§ **Short task**
Copy out, character for character, the lines below from the one containing "As revealed by this photo, within the group" up to and including the one containing "which is nearest to the camera?".

** START **

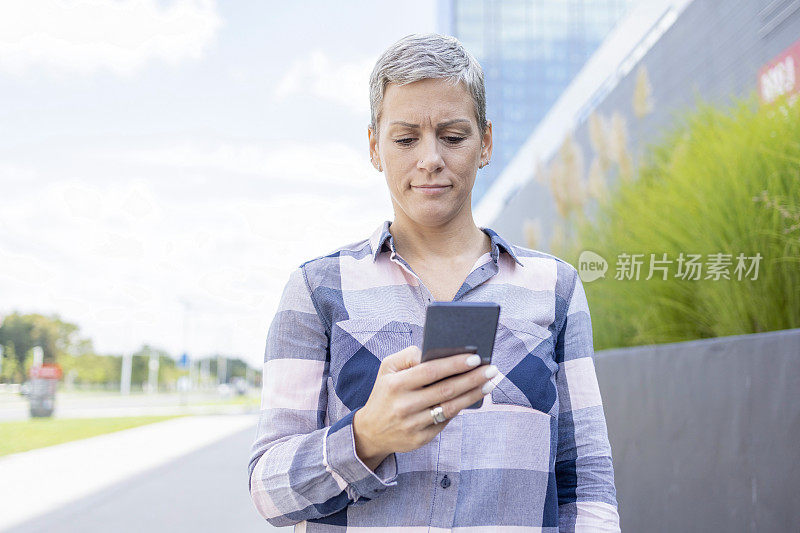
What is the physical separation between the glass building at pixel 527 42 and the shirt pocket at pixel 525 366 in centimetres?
7100

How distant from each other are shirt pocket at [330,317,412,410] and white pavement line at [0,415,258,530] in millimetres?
4895

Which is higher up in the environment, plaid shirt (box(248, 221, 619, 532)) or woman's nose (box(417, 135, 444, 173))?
woman's nose (box(417, 135, 444, 173))

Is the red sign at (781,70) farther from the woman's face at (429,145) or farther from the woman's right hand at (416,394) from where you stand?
the woman's right hand at (416,394)

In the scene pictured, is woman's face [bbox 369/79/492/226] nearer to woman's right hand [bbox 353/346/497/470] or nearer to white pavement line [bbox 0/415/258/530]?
woman's right hand [bbox 353/346/497/470]

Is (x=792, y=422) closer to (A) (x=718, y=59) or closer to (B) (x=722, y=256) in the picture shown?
(B) (x=722, y=256)

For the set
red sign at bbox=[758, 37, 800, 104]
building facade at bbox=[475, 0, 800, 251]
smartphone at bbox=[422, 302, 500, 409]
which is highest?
building facade at bbox=[475, 0, 800, 251]

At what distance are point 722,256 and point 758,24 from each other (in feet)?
10.0

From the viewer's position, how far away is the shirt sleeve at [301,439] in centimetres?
95

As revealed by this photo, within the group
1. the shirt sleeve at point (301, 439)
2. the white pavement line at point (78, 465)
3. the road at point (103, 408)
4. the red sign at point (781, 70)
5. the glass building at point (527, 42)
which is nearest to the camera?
the shirt sleeve at point (301, 439)

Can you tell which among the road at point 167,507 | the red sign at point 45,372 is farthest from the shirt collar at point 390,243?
the red sign at point 45,372

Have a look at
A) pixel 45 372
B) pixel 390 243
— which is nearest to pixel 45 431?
pixel 45 372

** END **

§ **Exercise answer**
As revealed by this photo, within the group
1. the shirt sleeve at point (301, 439)
2. the white pavement line at point (78, 465)
3. the road at point (103, 408)
4. the red sign at point (781, 70)
5. the glass building at point (527, 42)
which is nearest to the camera?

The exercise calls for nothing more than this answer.